PostgreSQL CDC Tutorial
This tutorial walks you through setting up Varpulis with PostgreSQL Change Data Capture (CDC) for real-time database change streaming. You'll learn to configure logical replication, create CDC pipelines, filter by operation type, handle updates with old/new fields, and process changes from multiple tables.
Prerequisites
- PostgreSQL 10+ with
wal_level=logical(we'll configure this below) - Varpulis built with the
cdcfeature (cargo build --release --features cdc) - Basic VPL knowledge (see Getting Started)
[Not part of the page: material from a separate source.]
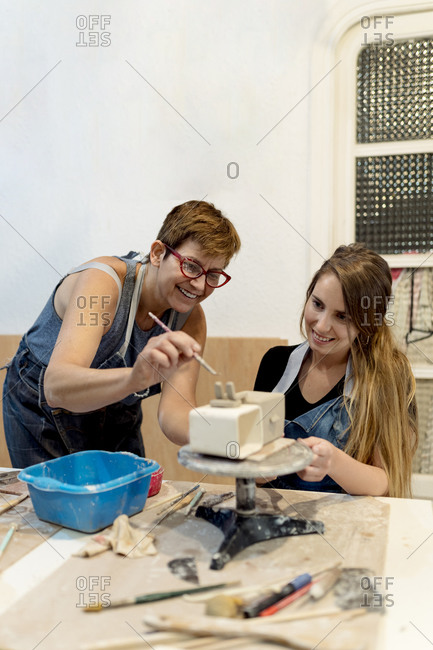 Mature woman teaching pottery to female coworker in workshop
Part 1: Setting Up PostgreSQL for CDC
Enable Logical Replication
PostgreSQL logical replication requires wal_level=logical. Edit postgresql.conf:
wal_level = logical
max_replication_slots = 4
max_wal_senders = 4Or start PostgreSQL with Docker (recommended for testing):
docker run -d --name varpulis-pg \
-e POSTGRES_USER=varpulis \
-e POSTGRES_PASSWORD=secret \
-e POSTGRES_DB=myapp \
-p 5432:5432 \
postgres:16-alpine \
-c wal_level=logical \
-c max_replication_slots=4 \
-c max_wal_senders=4Verify logical replication is enabled:
docker exec varpulis-pg psql -U varpulis -d myapp -c "SHOW wal_level;"
# wal_level
# -----------
# logicalCreate Tables and Publication
-- Create tables
CREATE TABLE orders (
id SERIAL PRIMARY KEY,
customer TEXT NOT NULL,
amount NUMERIC(10,2) NOT NULL,
status TEXT DEFAULT 'pending'
);
CREATE TABLE products (
id SERIAL PRIMARY KEY,
name TEXT NOT NULL,
price NUMERIC(10,2) NOT NULL,
stock INTEGER DEFAULT 0
);
-- Create a publication for CDC
CREATE PUBLICATION varpulis_pub FOR TABLE orders, products;The publication tells PostgreSQL which tables to include in the CDC stream.
Part 2: Your First CDC Pipeline
The Program
Create cdc_orders.vpl:
# Track all new orders in real-time via PostgreSQL CDC
connector PgCdc = cdc_postgres (
host: "localhost",
port: 5432,
dbname: "myapp",
user: "varpulis",
password: "secret",
publication: "varpulis_pub"
)
stream NewOrders = orders.INSERT
.from(PgCdc)
.emit(
customer: customer,
amount: amount,
status: status
)How It Works
The CDC connector uses PostgreSQL's logical replication protocol to stream WAL (Write-Ahead Log) changes as events. Each database change becomes a Varpulis event with:
event_type:{table}.{OPERATION}(e.g.,orders.INSERT,orders.UPDATE)_table: The source table name_op: The operation type (INSERT,UPDATE, orDELETE)- Data fields: Column values from the changed row
Test It
Insert some rows:
docker exec varpulis-pg psql -U varpulis -d myapp -c "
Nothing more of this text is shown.